Price forecasting of SGB and IRFC Bonds and comparing there returns

Overview

Project_Bonds

Project Title : Price forecasting of SGB and IRFC Bonds and comparing there returns.

Introduction of the Project

The 2008-09 global financial crises and 2020-21 pandemic have shown us the volatility of the market. Many people have are finding a way to invest money to secure their future. People are trying to find a secure investment with minimum financial risks with higher returns. This is also a fact that with investment their also comes with risks. There is a saying in the world of investment “Do not put all your egg in one basket”. We need to diverse portfolio in the area of investment, so that if one investment does not give you enough yields due to fluctuations in the market rates then other will give you higher yield. Bonds are one such investment people prefer the most. The Bonds we have selected are two government bonds – SGB (Sovereign Gold Bond) and IRFC (Indian Railway Finance Corporation).
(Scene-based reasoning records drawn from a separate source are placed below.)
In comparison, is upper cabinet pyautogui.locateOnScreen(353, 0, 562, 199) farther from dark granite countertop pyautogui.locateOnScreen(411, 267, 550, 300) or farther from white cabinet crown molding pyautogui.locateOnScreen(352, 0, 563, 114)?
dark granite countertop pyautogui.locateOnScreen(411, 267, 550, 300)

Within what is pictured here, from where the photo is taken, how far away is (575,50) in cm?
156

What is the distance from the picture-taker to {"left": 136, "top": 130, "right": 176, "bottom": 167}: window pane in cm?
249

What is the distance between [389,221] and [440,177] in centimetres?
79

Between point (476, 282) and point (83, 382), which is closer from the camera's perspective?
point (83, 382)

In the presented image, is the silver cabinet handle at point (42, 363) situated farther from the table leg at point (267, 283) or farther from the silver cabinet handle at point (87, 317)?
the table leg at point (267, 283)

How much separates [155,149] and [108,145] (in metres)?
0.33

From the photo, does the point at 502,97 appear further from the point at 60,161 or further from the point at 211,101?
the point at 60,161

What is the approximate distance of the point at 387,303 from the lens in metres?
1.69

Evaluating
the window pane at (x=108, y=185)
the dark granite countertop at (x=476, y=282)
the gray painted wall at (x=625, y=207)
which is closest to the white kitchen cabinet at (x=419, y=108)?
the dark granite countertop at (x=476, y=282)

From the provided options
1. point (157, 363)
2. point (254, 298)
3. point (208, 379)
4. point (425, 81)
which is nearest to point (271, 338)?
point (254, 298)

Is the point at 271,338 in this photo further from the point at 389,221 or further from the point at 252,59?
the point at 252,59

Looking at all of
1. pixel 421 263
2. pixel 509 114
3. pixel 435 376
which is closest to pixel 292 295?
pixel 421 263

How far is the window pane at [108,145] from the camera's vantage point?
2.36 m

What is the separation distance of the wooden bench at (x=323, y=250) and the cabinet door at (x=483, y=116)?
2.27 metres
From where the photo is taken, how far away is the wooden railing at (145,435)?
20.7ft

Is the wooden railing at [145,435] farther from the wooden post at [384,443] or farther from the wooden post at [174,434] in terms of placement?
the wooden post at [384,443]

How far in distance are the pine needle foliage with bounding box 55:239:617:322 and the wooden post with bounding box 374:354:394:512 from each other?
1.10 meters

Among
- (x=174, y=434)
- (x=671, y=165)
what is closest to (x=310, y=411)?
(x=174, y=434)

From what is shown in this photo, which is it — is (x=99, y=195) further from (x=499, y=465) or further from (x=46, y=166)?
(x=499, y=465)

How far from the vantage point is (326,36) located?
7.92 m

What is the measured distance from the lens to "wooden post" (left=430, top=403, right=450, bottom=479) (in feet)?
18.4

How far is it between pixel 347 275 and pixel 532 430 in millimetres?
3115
The objective was to forecast the prices of SGB and IRFC bond and calculate the returns. Compare the returns and recommend the client which one to pick based on the input that is number of years to forecast.

Technologies Used

  • Python – ML model (auto_arima (for grid search to find p,q,d values), ARIMA(for forecasting values))
  • SQLite – Database
  • Flask – Front End for deployment
  • Python Libraries – numpy, pandas, Statsmodels, re, nsepy, matplotlib
  • HTML/CSS

General info

This project is simple Forecasting model. Not taxes were put into use when calculating returns. IRFC Bond is a tax free bond but SGB we need to pay taxes if we try to sell it before the maturity period is over. Inflation rate and global pandemic situation is a rare phenonmenon and it is beyond anyone's control. It has been taken into business restriction.
Data has been collected from National Stock exchange of India The two bonds selected from NSE was -

Requirement file (contains libraries and their versions)

Libraries Used

Project Architecture

alt text

Explaining Project Architecture

Live data extraction

The data collected from NSE website (historical data) and the library which is used to collect live daily data from the website is nsepy. The data is then goes to python, two things happens in python. First, out of all the attributes, we only take "Close Price" and then the daily is then converted into monthly data. We use mean to calculate the the monthly average.

Data storage in sqlite

We chose SQLite because it is very easy to use and one does not need the knowledge of sql to observe the data. the database is created locally and and is being updated when the user usses the application. the user can easliy take the database and see the data in SQL viewr online available.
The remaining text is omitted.